Text section:
▼

Heaven or hospital: girl, 5, makes end-of-life decision

Juliana Snow, 5, has chosen to end her life and has her the consent of her parents. The parents of a young Oregon girl faced with a terminal disease allowed their daughter to make a very grown-up decision about her future.

Five-year-old Julianna Snow has spent much of her short life suffering from an illness called Charcot-Marie-Tooth Disease, an incurable neurodegenerative illness. Spinal muscular atrophy kills most patients before age two.

Julianna could live a little bit longer, but it would mean more painful treatments. Her coughing and breathing muscles are so weak that any germ that comes her way, even the common cold virus, could kill her.

So her parents asked her if she wants to go to the hospital for more treatments the next time she gets sick, or stay at home, even though it means “going to heaven without mommy and daddy.”

▲

Problem to solve: Continue the article about five-year-old Julianna Snow's end-of-life decision from the point where it stops. The data that follows has no connection to the article on the young girl's end-of-life decision.

Records provided:
▼

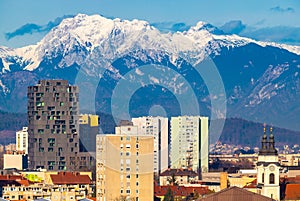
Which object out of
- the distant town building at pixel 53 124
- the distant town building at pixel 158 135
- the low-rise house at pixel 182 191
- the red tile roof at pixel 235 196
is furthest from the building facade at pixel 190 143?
the red tile roof at pixel 235 196

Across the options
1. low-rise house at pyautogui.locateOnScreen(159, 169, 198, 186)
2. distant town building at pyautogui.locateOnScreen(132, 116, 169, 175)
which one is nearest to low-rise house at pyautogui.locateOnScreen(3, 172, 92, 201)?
low-rise house at pyautogui.locateOnScreen(159, 169, 198, 186)

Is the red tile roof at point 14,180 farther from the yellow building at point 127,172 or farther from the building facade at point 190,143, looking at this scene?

▲

Task result:
Below is an excerpt from the end-of-life discussion between Moon and Julianna Snow
Michelle: Julianna, if you get sick again, do you want to go to the hospital again or stay home?

Julianna: Not the hospital

Michelle: Even if that means that you will go to heaven if you stay home?

Julianna: Yes… I hate NT (naso-tracheal suction, where a tube was placed down her nose into her lungs without sedation). I hate the hospital.

Michelle: Right. So if you get sick again, you want to stay home. But you know that probably means you will go to heaven, right?

Julianna: (nods)

Michelle: And it probably means that you will go to heaven by yourself, and Mommy will join you later.

Julianna: But I won’t be alone.

Michelle: That’s right. You will not be alone.

Julianna: Do some people go to heaven soon?

Michelle: Yes. We just don’t know when we go to heaven. Sometimes babies go to heaven. Sometimes really old people go to heaven.

Julianna: Will Alex (her 6-year-old brother) go to heaven with me?

Michelle: Probably not. Sometimes people go to heaven together at the same time, but most of the time, they go alone. Does that scare you?

Julianna: No, heaven is good. But I don’t like dying.

Michelle: I know. That’s the hard part. We don’t have to be afraid of dying because we believe we go to heaven. But it’s sad because I will miss you so much.

Julianna: Don’t worry, I won’t be alone.

Michelle: I know. I love you.

Julianna: Madly.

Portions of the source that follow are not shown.